● **TRAVAIL À FAIRE**
• 1. Recopiez mot pour mot le passage de l'extrait qui va de « Une nuit sans » jusqu'à « climat de confiance. » inclus.
• 2. Indiquez si chacune des affirmations suivantes est conforme à l'extrait, en répondant par oui ou par non et en citant exactement les mots de l'extrait qui le prouvent. (a) La rencontre avec Ibrahim a eu lieu en septembre 2021 à Bierset. (b) L'histoire d'Ibrahim est racontée en dix chapitres. (c) Ibrahim a été enfermé en France pour être soigné.

● **EXTRAIT À LIRE**
•••

Une nuit sans fin
Le parcours d’Ibrahim. Sans-papiers condamné à une double peine.
Ibrahim est un rescapé, le survivant d’un système injuste pour les sans-papiers internés. Diagnostiqué dangereux et malade mental, il a été enfermé en Belgique pour être soigné. Son retour à la liberté fut un calvaire. Médor vous raconte son histoire en six chapitres.
Chapitre I :
« J’ai été interné. Je ne savais pas ce que c’était »
Nous nous sommes rencontrés en septembre 2021 à Bierset, dans le centre Croix-Rouge « Carda », ce lieu d’accueil un peu spécial qui a pour mission d’offrir une piste thérapeutique aux demandeurs d’asile en souffrance mentale. Ibrahim nous attend dans la cour. Grand, balaise, barbu et à la chevelure brune et bouclée, il nous serre la main avec timidité. Une éducatrice du centre nous installe à l’écart, dans un petit bureau pour que je puisse l’écouter dans un climat de confiance.

•••

● **DONNÉES FOURNIES**
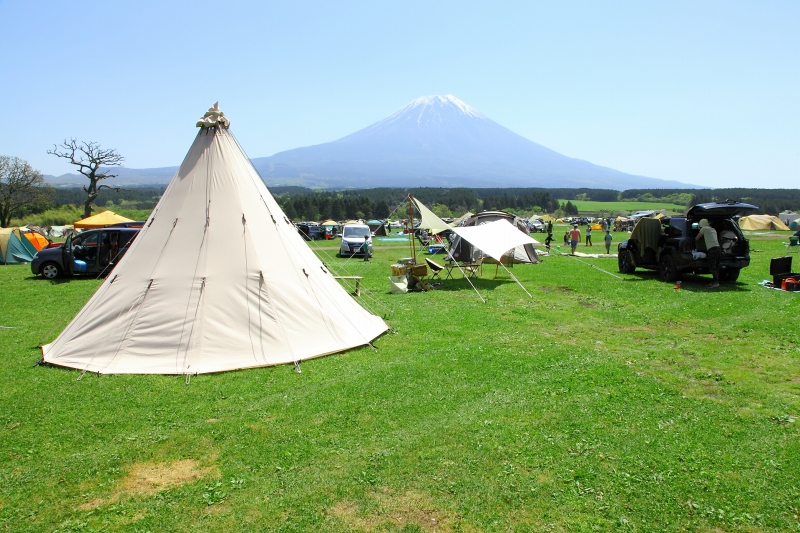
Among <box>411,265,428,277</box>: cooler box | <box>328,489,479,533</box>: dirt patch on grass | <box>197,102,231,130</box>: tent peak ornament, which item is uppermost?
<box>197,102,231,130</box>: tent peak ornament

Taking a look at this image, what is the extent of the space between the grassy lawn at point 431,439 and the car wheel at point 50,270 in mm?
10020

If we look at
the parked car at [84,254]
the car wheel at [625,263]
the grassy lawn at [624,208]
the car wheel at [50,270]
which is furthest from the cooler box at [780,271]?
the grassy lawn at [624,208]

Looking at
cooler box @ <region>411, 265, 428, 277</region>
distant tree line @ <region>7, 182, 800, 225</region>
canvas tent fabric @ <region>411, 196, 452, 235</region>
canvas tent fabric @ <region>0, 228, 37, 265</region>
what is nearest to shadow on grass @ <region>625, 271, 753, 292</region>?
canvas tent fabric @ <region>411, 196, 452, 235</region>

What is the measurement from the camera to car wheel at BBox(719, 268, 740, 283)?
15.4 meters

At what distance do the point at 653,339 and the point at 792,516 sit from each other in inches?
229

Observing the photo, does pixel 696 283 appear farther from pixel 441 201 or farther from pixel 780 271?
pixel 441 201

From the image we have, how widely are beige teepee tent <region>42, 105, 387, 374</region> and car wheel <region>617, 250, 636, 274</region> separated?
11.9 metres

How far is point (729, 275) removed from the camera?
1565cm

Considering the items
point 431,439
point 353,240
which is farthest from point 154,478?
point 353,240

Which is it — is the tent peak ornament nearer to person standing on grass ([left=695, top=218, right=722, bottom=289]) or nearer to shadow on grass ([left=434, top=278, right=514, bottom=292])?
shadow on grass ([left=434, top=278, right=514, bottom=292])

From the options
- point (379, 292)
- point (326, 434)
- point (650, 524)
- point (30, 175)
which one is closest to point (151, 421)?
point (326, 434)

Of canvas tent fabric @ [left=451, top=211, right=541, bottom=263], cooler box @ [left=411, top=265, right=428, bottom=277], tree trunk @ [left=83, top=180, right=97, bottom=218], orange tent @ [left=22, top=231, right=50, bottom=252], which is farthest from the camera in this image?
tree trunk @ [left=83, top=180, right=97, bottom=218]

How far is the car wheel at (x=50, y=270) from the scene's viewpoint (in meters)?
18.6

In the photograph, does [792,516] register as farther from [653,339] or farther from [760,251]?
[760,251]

•••

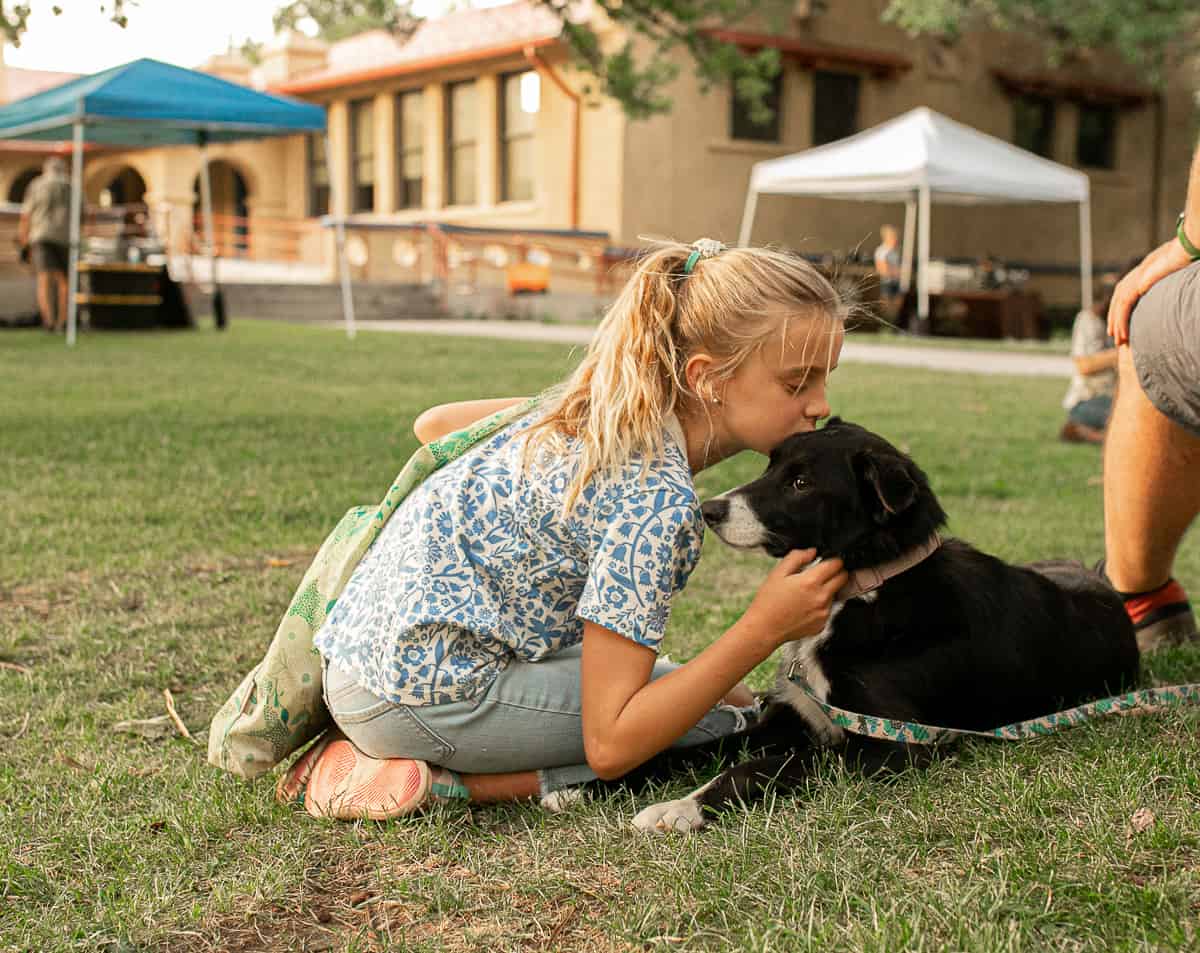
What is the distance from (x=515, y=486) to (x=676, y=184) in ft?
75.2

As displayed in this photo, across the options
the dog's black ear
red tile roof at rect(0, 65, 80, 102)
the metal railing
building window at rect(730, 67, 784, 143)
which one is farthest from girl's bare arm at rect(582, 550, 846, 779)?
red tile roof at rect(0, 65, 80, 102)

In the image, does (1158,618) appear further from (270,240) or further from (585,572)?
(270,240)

•••

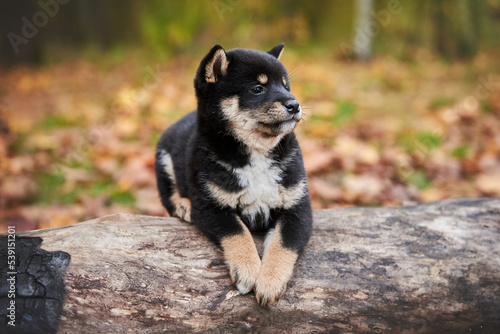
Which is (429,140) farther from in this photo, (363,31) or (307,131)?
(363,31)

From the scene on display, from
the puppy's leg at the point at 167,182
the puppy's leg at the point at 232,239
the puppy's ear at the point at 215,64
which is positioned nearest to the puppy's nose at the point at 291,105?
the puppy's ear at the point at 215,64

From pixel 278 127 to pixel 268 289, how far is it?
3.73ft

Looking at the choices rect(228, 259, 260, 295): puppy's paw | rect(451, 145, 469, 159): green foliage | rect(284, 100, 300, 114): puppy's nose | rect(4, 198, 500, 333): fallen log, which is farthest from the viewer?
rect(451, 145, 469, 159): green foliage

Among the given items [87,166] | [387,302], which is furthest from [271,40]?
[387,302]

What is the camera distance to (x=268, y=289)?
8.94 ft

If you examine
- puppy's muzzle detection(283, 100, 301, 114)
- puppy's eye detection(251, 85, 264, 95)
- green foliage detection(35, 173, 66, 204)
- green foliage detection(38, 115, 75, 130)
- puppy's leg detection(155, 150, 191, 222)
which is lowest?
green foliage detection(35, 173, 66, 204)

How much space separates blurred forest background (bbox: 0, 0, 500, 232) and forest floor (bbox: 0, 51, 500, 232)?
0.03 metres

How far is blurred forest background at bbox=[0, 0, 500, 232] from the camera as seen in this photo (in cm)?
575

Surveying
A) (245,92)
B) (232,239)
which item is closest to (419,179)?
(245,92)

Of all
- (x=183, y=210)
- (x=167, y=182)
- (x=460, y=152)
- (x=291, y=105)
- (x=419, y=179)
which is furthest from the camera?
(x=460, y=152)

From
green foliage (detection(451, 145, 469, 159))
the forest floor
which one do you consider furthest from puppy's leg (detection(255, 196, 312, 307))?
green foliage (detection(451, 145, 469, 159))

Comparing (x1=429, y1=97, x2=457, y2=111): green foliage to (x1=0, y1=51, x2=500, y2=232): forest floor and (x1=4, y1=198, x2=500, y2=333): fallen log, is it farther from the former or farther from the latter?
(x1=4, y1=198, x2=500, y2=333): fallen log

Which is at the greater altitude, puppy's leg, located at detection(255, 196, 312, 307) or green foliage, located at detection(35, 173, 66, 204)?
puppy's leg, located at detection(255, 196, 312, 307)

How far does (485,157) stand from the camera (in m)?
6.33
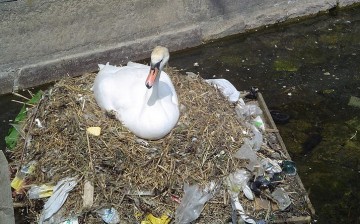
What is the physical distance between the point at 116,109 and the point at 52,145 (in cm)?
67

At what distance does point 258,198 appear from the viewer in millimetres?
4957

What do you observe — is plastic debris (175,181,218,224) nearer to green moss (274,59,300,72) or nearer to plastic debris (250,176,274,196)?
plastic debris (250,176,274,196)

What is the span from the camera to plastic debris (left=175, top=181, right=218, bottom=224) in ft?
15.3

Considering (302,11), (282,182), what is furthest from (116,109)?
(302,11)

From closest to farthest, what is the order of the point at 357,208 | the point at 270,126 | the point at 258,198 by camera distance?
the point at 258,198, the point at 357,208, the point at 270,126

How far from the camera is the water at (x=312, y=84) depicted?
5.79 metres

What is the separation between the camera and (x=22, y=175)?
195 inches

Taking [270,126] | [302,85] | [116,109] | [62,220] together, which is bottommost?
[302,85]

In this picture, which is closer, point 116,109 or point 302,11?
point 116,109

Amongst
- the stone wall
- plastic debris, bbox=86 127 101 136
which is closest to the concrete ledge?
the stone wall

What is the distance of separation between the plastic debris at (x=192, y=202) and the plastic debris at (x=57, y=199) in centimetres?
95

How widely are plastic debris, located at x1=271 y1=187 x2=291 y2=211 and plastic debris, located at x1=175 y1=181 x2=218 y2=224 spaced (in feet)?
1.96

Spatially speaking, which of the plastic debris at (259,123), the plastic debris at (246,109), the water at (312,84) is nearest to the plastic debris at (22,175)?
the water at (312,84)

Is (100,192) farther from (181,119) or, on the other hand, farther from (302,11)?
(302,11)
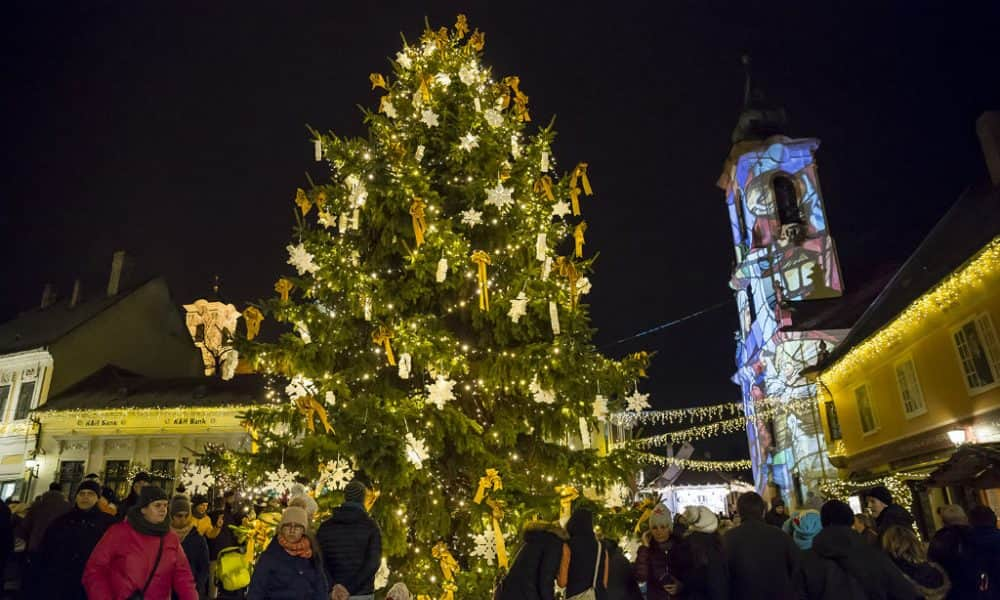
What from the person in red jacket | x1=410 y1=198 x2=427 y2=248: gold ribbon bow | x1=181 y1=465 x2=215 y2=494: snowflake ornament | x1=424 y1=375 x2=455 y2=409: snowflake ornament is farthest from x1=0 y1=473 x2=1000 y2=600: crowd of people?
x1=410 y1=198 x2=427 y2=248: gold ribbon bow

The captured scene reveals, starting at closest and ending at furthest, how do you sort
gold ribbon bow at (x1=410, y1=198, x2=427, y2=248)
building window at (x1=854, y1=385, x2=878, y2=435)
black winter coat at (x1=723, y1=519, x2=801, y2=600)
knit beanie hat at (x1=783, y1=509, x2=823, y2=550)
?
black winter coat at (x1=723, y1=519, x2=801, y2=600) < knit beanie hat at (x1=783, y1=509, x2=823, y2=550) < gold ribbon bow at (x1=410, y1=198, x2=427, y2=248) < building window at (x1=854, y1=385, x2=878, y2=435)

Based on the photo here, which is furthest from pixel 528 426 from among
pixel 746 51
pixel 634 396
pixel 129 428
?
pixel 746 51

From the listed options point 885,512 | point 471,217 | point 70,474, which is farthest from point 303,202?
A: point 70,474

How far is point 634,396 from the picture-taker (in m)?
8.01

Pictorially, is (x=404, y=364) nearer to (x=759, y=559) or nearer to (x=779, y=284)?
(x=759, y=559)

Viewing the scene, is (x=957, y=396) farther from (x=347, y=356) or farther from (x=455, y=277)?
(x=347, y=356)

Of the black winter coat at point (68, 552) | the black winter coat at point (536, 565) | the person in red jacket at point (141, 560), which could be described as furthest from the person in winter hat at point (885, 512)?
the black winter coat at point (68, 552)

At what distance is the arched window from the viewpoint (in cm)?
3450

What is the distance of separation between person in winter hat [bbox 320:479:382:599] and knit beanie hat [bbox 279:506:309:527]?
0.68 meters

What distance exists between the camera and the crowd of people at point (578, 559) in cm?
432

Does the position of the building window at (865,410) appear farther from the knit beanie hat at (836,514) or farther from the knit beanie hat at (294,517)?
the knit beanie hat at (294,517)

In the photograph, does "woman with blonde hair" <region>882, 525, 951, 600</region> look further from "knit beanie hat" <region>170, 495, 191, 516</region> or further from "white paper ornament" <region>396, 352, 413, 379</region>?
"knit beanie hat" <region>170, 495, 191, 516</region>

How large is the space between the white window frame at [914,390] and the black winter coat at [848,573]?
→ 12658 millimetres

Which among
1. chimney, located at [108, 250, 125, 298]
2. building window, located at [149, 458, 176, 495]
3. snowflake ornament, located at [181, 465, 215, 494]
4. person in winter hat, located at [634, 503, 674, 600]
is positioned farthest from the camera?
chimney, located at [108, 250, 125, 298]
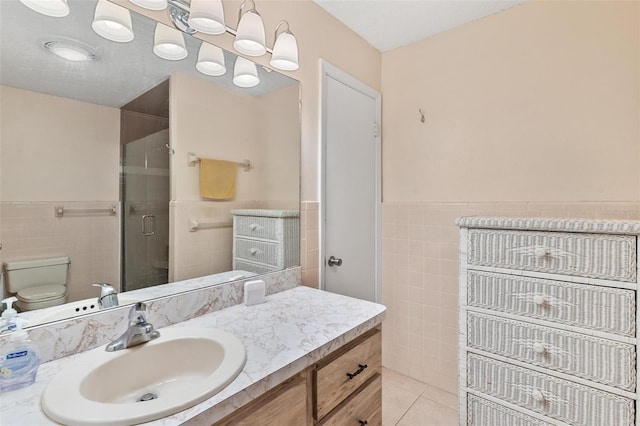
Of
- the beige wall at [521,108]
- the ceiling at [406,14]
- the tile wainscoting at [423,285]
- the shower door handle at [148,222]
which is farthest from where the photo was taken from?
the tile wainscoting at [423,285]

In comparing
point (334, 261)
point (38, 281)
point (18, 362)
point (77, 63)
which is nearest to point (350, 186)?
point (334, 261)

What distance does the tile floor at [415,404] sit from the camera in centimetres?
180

•••

● **CORRIGÉ DÉTAILLÉ**
• 1.
Une nuit sans fin
Le parcours d’Ibrahim. Sans-papiers condamné à une double peine.
Ibrahim est un rescapé, le survivant d’un système injuste pour les sans-papiers internés. Diagnostiqué dangereux et malade mental, il a été enfermé en Belgique pour être soigné. Son retour à la liberté fut un calvaire. Médor vous raconte son histoire en six chapitres.
Chapitre I :
« J’ai été interné. Je ne savais pas ce que c’était »
Nous nous sommes rencontrés en septembre 2021 à Bierset, dans le centre Croix-Rouge « Carda », ce lieu d’accueil un peu spécial qui a pour mission d’offrir une piste thérapeutique aux demandeurs d’asile en souffrance mentale. Ibrahim nous attend dans la cour. Grand, balaise, barbu et à la chevelure brune et bouclée, il nous serre la main avec timidité. Une éducatrice du centre nous installe à l’écart, dans un petit bureau pour que je puisse l’écouter dans un climat de confiance.

• 2.
(a) Oui : « Nous nous sommes rencontrés en septembre 2021 à Bierset »
(b) Non : « Médor vous raconte son histoire en six chapitres. »
(c) Non : « il a été enfermé en Belgique pour être soigné »